Christopher laughs as he buttons up his tunic. “I said should , not could .” The jester laughs, too. Mira notices he has a red striped candy cane painted on the front of his unitard. How did she not notice this before? Had he hidden it somehow? If so, how?
“You’re drunk,” she says. This word has the effect she wants.
Christopher straightens up and looks at her. “I’m fine. I can do this part in my sleep.”
“Christopher, you are late,” says Mr. Feltzer, who has appeared next to her. Christopher pushes past Mira and past Mr. Feltzer, and launches himself onto the stage, dragging one of his feet and hunching his back, for the prince is lame in the second act.
As if she is dislodging something from her throat, Mira says, “He was kissing.” She points at the jester. “Kissing.”

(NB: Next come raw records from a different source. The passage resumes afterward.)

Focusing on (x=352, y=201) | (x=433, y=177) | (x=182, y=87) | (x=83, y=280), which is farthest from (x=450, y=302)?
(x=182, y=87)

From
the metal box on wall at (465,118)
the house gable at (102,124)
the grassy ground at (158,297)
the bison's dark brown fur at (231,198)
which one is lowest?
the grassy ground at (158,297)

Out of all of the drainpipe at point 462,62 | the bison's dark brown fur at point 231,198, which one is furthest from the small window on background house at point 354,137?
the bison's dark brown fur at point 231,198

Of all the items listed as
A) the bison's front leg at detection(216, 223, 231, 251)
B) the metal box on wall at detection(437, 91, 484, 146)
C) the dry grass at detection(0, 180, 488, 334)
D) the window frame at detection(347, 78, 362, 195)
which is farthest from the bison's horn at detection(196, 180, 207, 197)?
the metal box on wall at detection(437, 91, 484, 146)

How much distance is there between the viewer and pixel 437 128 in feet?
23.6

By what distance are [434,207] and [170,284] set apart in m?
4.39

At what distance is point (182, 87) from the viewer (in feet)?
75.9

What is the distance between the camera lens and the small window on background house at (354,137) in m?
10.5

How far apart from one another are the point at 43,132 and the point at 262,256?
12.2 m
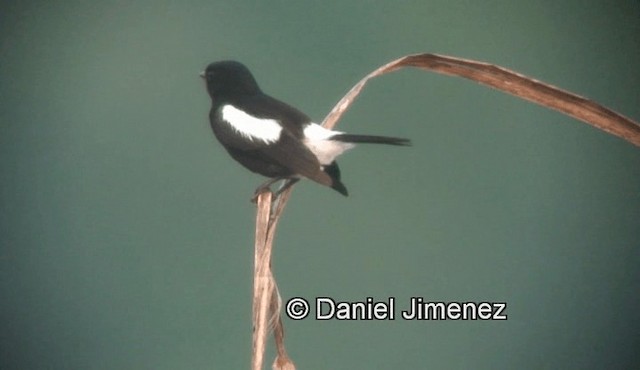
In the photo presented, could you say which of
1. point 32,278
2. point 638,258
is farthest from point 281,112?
point 638,258

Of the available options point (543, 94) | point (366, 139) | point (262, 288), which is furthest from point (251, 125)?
point (543, 94)

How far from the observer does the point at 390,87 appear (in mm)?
1405

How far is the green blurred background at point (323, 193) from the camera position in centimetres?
137

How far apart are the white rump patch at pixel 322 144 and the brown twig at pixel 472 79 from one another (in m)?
0.20

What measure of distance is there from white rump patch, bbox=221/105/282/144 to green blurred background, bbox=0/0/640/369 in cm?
19

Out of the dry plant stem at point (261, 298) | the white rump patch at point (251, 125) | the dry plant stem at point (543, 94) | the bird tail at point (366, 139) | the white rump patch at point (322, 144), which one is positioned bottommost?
the dry plant stem at point (261, 298)

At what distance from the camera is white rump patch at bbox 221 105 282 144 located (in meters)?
1.13

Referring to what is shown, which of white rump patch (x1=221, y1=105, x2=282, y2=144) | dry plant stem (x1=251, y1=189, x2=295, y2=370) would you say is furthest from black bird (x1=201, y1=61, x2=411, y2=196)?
dry plant stem (x1=251, y1=189, x2=295, y2=370)

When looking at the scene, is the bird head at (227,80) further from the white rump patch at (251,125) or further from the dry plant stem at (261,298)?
the dry plant stem at (261,298)

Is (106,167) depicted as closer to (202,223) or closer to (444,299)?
(202,223)

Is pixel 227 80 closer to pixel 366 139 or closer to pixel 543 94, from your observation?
pixel 366 139

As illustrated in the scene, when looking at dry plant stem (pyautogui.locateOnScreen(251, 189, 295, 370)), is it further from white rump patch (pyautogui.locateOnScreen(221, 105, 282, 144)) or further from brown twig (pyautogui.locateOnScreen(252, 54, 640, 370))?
white rump patch (pyautogui.locateOnScreen(221, 105, 282, 144))

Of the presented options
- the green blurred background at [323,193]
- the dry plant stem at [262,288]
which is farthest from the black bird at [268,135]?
the dry plant stem at [262,288]

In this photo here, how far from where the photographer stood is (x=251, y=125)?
116cm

Then the jester comes toward her. She takes a step back. The veins are pulsing underneath his white face makeup. The black diamonds around his eyes quiver. Now there is the gathering of the music into a rattle-like force that means it is the jester’s turn. He bellows, “Do not,” he says, spitting the words in her face. “Puts your nose away from where it belongs.” The jester takes his beret and throws it on the ground. Then he screams in his other language, in which she hears the name of her country—“America.” He pushes through the crowd that has gathered around him, past Mira and Mr. Feltzer, and he leaps out into the false sunshine, where the Prince is waiting for him.
But Mira cannot let it go. She cannot let it pass. She feels this with certainty. It is a feeling, a knowledge, that trumps all other feelings. She has an obligation, somehow — to herself, to the Prince, to Christopher — to remember this moment. But she has no time to figure it all out as she too propels herself forward for her entrance.
She closes her eyes and leaps. The stretch in her legs, the rising feeling under the breastbone, the white space of flame in her head. She imagines Maurice saying, “Ah, yes, this is a leap. She leaps with her whole body.”
“I hate her,” she hears someone whisper in the wings.
Under her sternum, the fist of her heart releases, opening up its palm.
The force of her blind leap almost knocks Christopher over. She smells his sour, ragged breath. His arms buckle. He lunges to try to gain his balance. She lists to the right. She feels a cool breeze from the empty orchestra pit below. She realizes that she will fall; she is falling . She hears a grunt as he pulls her over to the left and with another heave she is above him, his hands on her hip bones, her back arched, her leg suspended. He has righted himself. At that moment, she realizes her dream of becoming the Flower Princess — there is an unbearable fullness in this, and then, as soon as she is aware of it, it is gone, this fullness, and in its spot, a strange new empty spot, a death at the center, a nothingness, of a star imploding. In its absence is a falling away of the girl who cares too much, who wants too much, who hopes too much, the girl who thrums with too much life, who needs too much. The spotlights blare down on her and she smiles, falling falling into the velvety darkness — victorious.